Bilinçli yeterlilik diye adlandıracağımız bu dönemde alınan sorumluluklarla beraber yapılan takım çalışmaları, iş yapabilme becerilerinin gelişimini sağlayacak, yükü, çabayı ve başarıların paylaşılmasını öğretecek, kişinin gelişimini ve olgunlaşmasını ilerletecektir. Bütün bunlar haliyle kişiye yüksek moral gücü olarak yansıyacaktır. Moral, Türk Dil Kurum sözlüğünde manevi, ruhsal ve yürek gücü olarak açıklanmaktadır. Yüreğin güçlü olması, dolu olması gerçekten isteme, yapma ve başarma isteklerinin yoğun olarak hissedilmesiyle olacaktır. Belli yönde ortak amaç, çaba ve başarı arzusu takım ruhunu ve kültürünü oluşturacak, karşılıklı anlayış ve saygı ile başarılara ve zaferlere daha kolay ulaşılacaktır.

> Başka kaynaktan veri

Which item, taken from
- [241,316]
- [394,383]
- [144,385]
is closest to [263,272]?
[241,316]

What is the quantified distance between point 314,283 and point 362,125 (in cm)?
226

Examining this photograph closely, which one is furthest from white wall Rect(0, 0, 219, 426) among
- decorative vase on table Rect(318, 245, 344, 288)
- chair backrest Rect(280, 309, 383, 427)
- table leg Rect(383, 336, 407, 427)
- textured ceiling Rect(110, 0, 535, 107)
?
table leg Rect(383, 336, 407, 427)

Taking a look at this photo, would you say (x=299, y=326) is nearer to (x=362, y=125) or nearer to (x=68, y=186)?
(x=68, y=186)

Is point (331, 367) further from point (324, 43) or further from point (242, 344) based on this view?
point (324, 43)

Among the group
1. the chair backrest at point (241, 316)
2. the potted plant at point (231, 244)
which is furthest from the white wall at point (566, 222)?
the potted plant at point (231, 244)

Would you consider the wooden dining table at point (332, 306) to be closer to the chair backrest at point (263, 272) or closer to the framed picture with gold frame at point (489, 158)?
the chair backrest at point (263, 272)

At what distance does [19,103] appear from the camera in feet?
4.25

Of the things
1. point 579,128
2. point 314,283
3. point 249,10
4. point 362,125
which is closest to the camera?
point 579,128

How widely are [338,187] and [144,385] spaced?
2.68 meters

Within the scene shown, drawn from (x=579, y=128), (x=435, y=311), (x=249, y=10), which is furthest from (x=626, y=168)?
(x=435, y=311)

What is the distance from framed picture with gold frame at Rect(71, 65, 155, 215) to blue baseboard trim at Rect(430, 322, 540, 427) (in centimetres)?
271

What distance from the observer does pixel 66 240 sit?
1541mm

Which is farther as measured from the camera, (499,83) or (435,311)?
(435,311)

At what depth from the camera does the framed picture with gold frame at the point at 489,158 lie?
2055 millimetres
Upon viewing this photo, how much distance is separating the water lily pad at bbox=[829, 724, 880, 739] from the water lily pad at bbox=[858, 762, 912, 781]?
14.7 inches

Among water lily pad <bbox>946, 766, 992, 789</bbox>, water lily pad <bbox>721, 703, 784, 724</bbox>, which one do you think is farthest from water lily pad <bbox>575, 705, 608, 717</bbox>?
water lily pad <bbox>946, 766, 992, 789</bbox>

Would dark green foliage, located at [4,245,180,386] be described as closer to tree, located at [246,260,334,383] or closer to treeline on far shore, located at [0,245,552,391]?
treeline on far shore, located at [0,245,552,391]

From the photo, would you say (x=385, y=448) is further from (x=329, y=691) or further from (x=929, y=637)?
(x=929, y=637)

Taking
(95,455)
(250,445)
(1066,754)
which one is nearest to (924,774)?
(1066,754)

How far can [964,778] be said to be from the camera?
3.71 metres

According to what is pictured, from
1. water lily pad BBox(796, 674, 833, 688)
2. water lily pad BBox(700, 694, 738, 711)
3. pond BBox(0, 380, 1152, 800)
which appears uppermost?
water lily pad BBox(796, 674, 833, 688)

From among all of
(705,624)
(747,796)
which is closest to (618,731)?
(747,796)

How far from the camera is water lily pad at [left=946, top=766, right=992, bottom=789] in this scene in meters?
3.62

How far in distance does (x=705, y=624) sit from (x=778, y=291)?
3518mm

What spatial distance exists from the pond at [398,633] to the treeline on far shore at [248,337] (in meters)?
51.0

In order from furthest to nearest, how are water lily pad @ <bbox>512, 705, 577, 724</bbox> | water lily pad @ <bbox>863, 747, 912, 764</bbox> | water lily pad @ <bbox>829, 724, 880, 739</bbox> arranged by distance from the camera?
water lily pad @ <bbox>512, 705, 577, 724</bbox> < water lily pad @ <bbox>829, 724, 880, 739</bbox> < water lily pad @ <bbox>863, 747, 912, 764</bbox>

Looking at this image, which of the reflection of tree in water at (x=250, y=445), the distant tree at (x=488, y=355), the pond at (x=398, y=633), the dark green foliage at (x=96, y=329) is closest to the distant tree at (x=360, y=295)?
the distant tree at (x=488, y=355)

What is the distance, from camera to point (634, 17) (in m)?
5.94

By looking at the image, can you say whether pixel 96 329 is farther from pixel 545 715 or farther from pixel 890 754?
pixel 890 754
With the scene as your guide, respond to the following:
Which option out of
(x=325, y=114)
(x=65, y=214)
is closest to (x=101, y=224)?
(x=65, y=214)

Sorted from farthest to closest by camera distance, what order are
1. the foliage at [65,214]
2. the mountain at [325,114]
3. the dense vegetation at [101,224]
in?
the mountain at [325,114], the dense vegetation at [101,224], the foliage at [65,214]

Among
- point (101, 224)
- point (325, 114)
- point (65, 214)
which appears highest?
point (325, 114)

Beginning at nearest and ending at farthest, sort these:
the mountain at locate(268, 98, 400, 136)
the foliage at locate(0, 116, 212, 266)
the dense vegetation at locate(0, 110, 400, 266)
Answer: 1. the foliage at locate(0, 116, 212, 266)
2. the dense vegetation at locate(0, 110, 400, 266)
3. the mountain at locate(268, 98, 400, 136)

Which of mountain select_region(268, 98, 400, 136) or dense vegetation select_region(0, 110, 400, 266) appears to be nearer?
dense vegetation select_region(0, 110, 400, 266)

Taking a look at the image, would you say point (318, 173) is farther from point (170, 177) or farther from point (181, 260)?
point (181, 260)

Bilinçli yetersizlik döneminde ağırlıklı olarak birilerine bağımlı çalışan, onların yol göstermeleri ile ancak bir şeyler yapabilen kişiler bilinçli yeterlilik döneminde karşılıklı bağımlılığa geçmişlerdir. Birbirlerinin varlığından mutlu olan ve güvenen kişilerin çalıştığı kurumlarda her şey daha iyiye gidecektir. Burada önemli olan kişiler arkadaşlarına güvendikleri kadar kendilerine de güvenmekte, yeterli görmekte ve bir değer olduklarına inanmaktadırlar. Karşılıklı dayanışma içinde çalışan grupların içinde bazı kişiler muhtelif şekillerde daha ön plana çıkarak resmi veya gayrı resmi bir halde takımda ipleri elinde tutuyormuş gibi görünür. Burada takımın diğer üyeleri tarafından hissedilen şey ise, ortak hedefe ulaşma yolunda kendilerini örgütleme ve etkileme becerilerinin bu kişide çok daha fazla olduğudur. Bu algı kişilerde muhtelif şekillerde oluşur.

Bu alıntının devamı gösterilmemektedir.